- Racine Location within the state of Missouri
- Coordinates: 36°53′44.9″N 94°31′38.0″W﻿ / ﻿36.895806°N 94.527222°W
- Country: United States
- State: Missouri
- County: Newton
- Elevation: 961 ft (293 m)

Population
- • Total: Estimated at 200 within ½ mile radius of the Racine Post Office; an exact population figure is impossible because there are no defined city limits.
- • Demonym: Racinian
- Time zone: UTC-6 (Central (CST))
- • Summer (DST): UTC-5 (CDT)
- ZIP code: 64858
- Area code: 417

= Racine, Missouri =

Racine is an unincorporated community in Newton County, Missouri, United States. It is part of the Joplin, Missouri Metropolitan Statistical Area.

==History==
A post office called Racine has been in operation since 1869. The town was originally called Dayton, after Dayton, Ohio, as was the surrounding township. However, there was already a Dayton, Missouri, causing confusion for Postal Service deliveries. The name was changed in 1871 to Racine, after Racine, Wisconsin.
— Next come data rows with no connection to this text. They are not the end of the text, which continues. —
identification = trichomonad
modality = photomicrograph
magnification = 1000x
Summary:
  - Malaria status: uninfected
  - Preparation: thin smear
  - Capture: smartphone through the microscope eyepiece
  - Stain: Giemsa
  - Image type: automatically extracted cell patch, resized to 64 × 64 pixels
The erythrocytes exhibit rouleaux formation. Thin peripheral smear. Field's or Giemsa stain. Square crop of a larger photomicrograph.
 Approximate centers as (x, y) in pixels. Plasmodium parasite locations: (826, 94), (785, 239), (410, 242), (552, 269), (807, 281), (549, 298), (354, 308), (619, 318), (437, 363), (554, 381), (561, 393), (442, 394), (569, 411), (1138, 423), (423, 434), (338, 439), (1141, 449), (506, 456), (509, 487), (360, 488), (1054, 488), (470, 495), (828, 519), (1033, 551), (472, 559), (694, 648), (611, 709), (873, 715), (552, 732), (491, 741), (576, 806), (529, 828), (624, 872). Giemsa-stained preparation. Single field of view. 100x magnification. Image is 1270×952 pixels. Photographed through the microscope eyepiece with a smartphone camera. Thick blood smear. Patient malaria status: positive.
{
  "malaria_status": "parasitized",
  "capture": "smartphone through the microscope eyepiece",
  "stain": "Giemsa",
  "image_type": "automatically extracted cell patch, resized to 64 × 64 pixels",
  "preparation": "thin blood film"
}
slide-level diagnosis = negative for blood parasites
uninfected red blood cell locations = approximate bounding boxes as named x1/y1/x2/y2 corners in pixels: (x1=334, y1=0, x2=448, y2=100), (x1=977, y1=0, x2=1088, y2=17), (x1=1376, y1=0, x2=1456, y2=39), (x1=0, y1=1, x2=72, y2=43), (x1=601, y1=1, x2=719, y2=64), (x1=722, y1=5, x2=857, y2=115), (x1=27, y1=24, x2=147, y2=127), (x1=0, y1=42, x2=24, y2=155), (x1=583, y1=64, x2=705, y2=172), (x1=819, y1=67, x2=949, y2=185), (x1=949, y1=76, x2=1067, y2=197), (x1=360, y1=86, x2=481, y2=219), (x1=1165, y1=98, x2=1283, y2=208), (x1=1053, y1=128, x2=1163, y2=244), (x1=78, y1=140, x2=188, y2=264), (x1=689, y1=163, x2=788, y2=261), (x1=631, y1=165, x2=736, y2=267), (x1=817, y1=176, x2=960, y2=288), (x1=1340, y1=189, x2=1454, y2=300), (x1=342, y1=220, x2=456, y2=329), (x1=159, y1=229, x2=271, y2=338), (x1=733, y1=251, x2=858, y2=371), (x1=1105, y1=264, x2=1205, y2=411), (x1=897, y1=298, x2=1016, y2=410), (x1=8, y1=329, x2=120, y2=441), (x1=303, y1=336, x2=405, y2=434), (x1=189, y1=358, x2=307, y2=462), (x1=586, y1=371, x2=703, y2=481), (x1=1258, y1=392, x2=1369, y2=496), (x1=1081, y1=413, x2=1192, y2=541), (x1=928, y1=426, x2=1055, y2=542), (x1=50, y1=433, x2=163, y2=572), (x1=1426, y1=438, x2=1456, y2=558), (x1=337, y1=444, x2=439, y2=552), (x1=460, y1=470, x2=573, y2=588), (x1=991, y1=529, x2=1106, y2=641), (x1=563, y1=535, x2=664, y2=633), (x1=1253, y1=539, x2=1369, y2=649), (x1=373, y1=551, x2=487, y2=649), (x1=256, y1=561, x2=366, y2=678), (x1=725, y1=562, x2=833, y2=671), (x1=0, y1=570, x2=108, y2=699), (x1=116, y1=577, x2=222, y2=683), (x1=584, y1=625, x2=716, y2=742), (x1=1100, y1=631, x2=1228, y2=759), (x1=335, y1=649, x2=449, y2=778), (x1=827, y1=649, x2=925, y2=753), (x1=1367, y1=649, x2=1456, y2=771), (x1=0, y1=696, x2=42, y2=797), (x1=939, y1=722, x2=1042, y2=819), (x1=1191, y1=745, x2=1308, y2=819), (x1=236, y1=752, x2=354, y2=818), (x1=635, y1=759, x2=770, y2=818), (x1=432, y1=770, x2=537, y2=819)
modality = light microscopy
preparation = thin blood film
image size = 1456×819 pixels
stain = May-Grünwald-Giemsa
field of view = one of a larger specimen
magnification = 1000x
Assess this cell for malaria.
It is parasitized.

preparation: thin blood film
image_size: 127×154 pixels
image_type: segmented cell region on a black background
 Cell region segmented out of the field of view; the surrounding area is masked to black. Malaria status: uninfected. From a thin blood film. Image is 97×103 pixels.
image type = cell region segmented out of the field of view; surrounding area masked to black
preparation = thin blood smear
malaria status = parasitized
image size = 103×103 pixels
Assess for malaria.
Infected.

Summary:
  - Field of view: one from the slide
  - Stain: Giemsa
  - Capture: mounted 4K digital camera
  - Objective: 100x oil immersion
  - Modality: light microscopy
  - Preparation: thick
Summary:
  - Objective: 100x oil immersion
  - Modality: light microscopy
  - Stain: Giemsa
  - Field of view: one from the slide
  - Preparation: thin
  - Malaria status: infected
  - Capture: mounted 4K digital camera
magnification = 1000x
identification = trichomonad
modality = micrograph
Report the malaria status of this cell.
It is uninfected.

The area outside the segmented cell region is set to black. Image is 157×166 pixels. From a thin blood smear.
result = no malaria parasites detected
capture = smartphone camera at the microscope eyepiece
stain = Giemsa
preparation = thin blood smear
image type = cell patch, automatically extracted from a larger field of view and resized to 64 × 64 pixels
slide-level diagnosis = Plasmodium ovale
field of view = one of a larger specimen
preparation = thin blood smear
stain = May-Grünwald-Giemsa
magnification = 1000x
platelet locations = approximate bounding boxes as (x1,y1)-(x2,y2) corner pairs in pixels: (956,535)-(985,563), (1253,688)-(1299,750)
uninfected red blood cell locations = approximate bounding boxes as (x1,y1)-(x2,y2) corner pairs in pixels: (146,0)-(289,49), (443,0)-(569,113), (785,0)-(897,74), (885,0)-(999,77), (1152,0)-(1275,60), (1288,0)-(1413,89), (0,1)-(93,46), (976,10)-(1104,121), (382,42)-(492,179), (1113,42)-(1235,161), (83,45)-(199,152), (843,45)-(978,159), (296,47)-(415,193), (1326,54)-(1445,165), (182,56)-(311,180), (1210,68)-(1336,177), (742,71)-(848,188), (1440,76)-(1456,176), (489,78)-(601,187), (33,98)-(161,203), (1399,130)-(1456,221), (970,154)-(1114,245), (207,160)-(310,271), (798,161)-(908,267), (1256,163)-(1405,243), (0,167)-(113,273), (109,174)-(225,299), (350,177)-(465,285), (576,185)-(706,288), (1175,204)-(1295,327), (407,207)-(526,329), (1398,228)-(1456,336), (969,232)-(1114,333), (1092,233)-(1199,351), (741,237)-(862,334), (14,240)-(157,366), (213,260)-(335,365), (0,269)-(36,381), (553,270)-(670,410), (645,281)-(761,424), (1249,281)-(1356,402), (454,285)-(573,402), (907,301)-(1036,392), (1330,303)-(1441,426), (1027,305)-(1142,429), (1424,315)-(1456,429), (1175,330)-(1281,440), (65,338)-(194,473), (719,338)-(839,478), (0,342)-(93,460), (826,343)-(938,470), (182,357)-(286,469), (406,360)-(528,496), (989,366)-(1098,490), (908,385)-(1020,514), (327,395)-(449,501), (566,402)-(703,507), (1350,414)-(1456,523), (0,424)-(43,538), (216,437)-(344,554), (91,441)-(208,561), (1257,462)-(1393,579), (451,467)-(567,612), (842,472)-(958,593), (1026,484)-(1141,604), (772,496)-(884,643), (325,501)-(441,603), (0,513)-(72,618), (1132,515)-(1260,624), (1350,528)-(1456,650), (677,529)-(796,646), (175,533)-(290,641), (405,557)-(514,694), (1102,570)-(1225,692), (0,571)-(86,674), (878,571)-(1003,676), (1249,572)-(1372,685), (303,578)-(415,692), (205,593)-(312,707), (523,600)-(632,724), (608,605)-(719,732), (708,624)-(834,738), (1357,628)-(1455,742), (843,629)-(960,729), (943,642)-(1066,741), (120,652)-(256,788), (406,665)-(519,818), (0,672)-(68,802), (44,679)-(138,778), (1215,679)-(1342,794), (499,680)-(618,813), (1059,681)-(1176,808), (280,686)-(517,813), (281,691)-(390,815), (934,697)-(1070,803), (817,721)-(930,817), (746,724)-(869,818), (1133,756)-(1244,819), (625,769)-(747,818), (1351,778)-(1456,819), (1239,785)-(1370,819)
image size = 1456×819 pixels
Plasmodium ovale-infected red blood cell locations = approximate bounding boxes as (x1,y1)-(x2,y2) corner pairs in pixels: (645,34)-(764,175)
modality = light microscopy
The name of Dayton Township remained the same.

==Geography==

Racine is located along the Frisco Railroad tracks between Neosho and Seneca in Lost Creek Valley. Racine is on Route 86 where Route K and Route CC intersect. It is positioned geographically among three other towns: it is 6 miles west of Neosho, 10 miles south of Joplin, and 5½ miles northeast of Seneca.

==Education==
Racine is encompassed entirely by the Seneca School District; it schools all students enrolled in public education in the community.

==Buildings==
There are two churches in town, an Apostolic Church and a large Christian church. A small fire station is located here that is part of the Seneca Area Fire Protection District.